Document extract |
Luke’s account of the Annunciation prefaces his narrative of Christ’s birth. It complements Matthew’s infancy narrative about how the “birth of Jesus Christ was on this wise,” noting that Mary was found with child of the Holy Ghost “before [she and Joseph] came together,” and concluding parenthetically that “all this was done, that it might be fulfilled which was spoken of the Lord by the prophet, saying, Behold, a Virgin shall be with child, and shall bring forth a Son, and they shall call his name Emmanuel, which being interpreted is, God with us.” Matthew is quoting Isaiah 7. 14 from the Greek Septuagint directly, adding only the interpretation of the name, “Emmanuel”. Luke, too, is echoing Isaiah, changing only that his name shall be called Jesus. In the Christian understanding, Jesus is Emmanuel.
The King James’ translation of Matthew 1. 23, where Matthew quotes from Isaiah, varies a little from that of Isaiah 7.14 in an interesting and instructive way. The King James translation of Isaiah 7.14 is “behold, a virgin shall conceive, and bear a son.” In Matthew 1.23, it is “behold, a Virgin shall be with child, and shall bring forth a Son.” In Luke’s account of the Annunciation, Gabriel announces to Mary that “behold, thou shalt conceive in thy womb, and bring forth a Son” which is closer to the translation of Isaiah but with the addition of “in thy womb” which is more faithful, in a literal way, to the Greek. The word “womb” is part of the Greek expression for being pregnant, which means, literally, “to have in the womb.” Luke has used the Greek verb “to conceive” in his account and this word, in particular, has carried over into the rich devotional traditions of song and motet in the Latin West, for instance, in the “Ecce virgo concipiet,” set to a great number of different musical settings including one by William Byrd (1543-1623). These variations bring out something of the special wonder of the Annunciation and the role of Isaiah’s prophecy in shaping that devotional and doctrinal understanding.

Tasks |
a. Which text of Isaiah does Matthew quote directly, according to the Annunciation passage?
b. Reproduce the Annunciation passage between "Luke’s account of the Annunciation prefaces" and "Jesus is Emmanuel.", inclusive.
c. Write what follows the last sentence of the Annunciation passage.

Available data |
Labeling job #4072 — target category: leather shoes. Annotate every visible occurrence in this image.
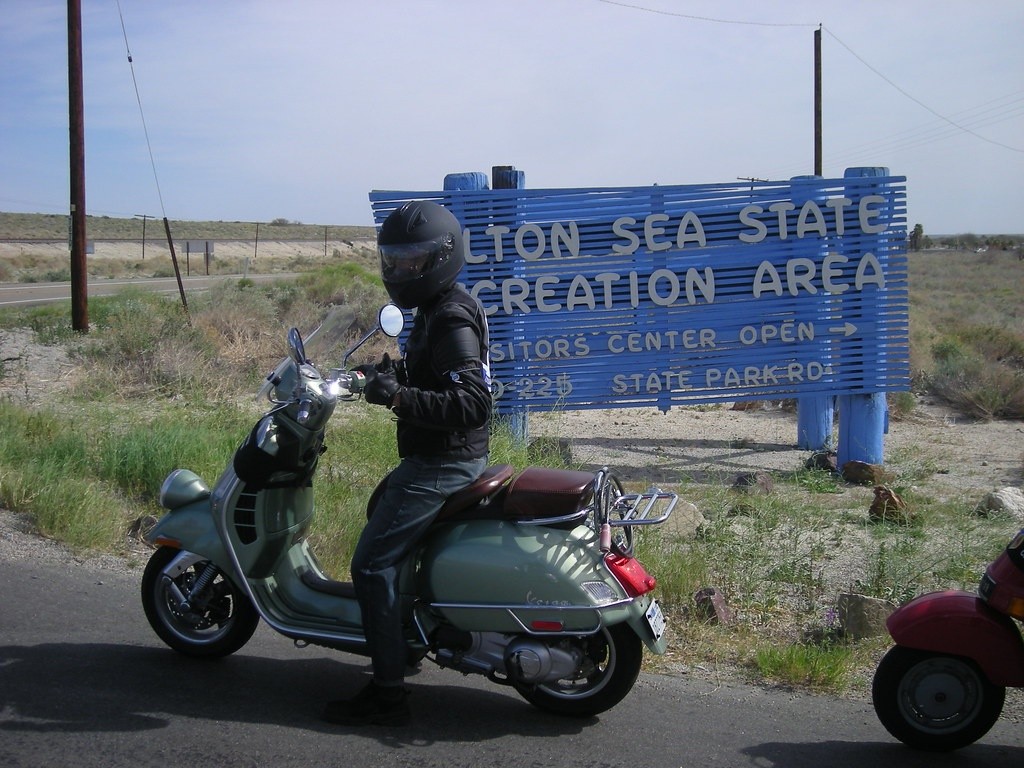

Final answers |
a. The Greek Septuagint.

b.
Luke’s account of the Annunciation prefaces his narrative of Christ’s birth. It complements Matthew’s infancy narrative about how the “birth of Jesus Christ was on this wise,” noting that Mary was found with child of the Holy Ghost “before [she and Joseph] came together,” and concluding parenthetically that “all this was done, that it might be fulfilled which was spoken of the Lord by the prophet, saying, Behold, a Virgin shall be with child, and shall bring forth a Son, and they shall call his name Emmanuel, which being interpreted is, God with us.” Matthew is quoting Isaiah 7. 14 from the Greek Septuagint directly, adding only the interpretation of the name, “Emmanuel”. Luke, too, is echoing Isaiah, changing only that his name shall be called Jesus. In the Christian understanding, Jesus is Emmanuel.

c.
“To have in the womb”, “to be with child”, “to conceive.” These are all ways of capturing the marvel and wonder of the Christmas story of Christ’s birth. The word which carries the greatest weight of prophetic meaning is the word, “virgin”, capitalised in the King James translation of Matthew’s quotation from Isaiah though not capitalised in the KJV translation of Isaiah itself. This one word is a critical feature of the doctrinal and devotional understanding of the Incarnation. And yet, it has been the occasion of considerable controversy and endless debate within and without the exegetical community. Why? Because the Hebrew word can equally be rendered as young maiden or young woman or girl. This has led some to discredit and dismiss the idea of the Virgin Birth altogether.
There are two points to be observed here. First, the Greek translation of the Hebrew is actually older than the Hebrew texts which we have from the ninth century AD, the so-called Masoretic text, and while there is no reason to suspect that the Hebrew text used by the Greek translators was all that different in this case, the word, virgin, used by the Greek translators does not traduce the Hebrew “almah,” especially in the context of Isaiah. Secondly, it is not as if the whole understanding of the virgin birth stands simply upon a kind of Old Testament proof-texting; it belongs to a deeper reflection upon human redemption and upon the meaning of Jesus as the Divine Saviour. This challenges, too, it seems to me, the reductionist tendencies and naturalistic assumptions of our world and day by opening out to us the greater power of God. That is part of the context of Isaiah’s prophecy to Ahaz who trusted in the power of the King of Assyria rather than the power of God.
It is, as former Pope Benedict XVI said, in a thoughtful treatment of the infancy narratives, “a word in waiting;” in short, a word which awaits its fuller meaning and purpose and which is found in the story of Christ’s coming and birth.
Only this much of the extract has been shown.